INPUT DATA:
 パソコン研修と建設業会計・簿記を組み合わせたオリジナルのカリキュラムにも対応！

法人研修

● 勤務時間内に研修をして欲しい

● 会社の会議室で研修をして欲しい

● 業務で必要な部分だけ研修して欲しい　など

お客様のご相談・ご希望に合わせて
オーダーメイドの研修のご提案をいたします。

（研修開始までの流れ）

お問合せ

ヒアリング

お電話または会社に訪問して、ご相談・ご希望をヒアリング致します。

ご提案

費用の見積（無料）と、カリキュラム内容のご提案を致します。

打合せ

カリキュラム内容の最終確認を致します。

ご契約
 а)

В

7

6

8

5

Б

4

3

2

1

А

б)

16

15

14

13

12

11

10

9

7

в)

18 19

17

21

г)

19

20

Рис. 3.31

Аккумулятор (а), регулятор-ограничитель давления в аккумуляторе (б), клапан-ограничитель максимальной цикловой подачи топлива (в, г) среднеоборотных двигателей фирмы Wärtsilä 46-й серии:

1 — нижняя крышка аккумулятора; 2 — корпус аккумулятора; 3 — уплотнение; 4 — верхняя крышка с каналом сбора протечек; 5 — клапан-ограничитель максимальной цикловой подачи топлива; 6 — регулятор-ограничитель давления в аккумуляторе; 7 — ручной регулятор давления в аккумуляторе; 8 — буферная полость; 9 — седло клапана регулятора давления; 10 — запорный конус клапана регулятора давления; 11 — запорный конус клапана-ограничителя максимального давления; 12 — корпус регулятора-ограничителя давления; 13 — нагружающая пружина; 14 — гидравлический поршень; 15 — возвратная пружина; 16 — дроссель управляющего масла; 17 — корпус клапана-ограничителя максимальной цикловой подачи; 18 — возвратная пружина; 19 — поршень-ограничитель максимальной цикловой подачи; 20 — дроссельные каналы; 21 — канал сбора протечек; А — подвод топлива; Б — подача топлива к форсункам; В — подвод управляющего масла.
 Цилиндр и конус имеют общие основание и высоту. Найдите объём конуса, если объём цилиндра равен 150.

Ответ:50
* * *
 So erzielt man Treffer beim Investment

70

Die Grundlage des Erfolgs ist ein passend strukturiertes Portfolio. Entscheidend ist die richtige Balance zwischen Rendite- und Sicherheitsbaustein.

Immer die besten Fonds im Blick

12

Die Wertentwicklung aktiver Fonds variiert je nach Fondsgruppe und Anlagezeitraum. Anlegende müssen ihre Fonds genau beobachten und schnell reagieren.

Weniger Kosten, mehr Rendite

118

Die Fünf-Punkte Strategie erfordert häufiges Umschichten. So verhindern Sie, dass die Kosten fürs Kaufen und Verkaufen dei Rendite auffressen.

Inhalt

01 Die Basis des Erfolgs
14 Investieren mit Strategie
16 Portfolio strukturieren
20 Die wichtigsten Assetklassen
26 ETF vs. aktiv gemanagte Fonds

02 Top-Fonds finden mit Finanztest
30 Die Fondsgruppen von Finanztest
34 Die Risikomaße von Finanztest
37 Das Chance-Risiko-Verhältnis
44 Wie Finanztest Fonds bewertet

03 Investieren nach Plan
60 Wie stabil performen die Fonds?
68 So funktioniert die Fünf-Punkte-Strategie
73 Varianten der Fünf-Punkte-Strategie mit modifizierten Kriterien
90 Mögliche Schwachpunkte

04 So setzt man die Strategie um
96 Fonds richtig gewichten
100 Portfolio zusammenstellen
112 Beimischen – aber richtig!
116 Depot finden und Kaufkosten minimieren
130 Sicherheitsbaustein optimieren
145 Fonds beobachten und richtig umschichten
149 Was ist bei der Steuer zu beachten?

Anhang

TO DO:
Once the line with "04 So setzt man die Strategie um" is found in the records above, print exactly that line and every line after it through the line with "149 Was ist bei der Steuer zu beachten?".

SOLUTION TO THE PROBLEM:
04 So setzt man die Strategie um
96 Fonds richtig gewichten
100 Portfolio zusammenstellen
112 Beimischen – aber richtig!
116 Depot finden und Kaufkosten minimieren
130 Sicherheitsbaustein optimieren
145 Fonds beobachten und richtig umschichten
149 Was ist bei der Steuer zu beachten?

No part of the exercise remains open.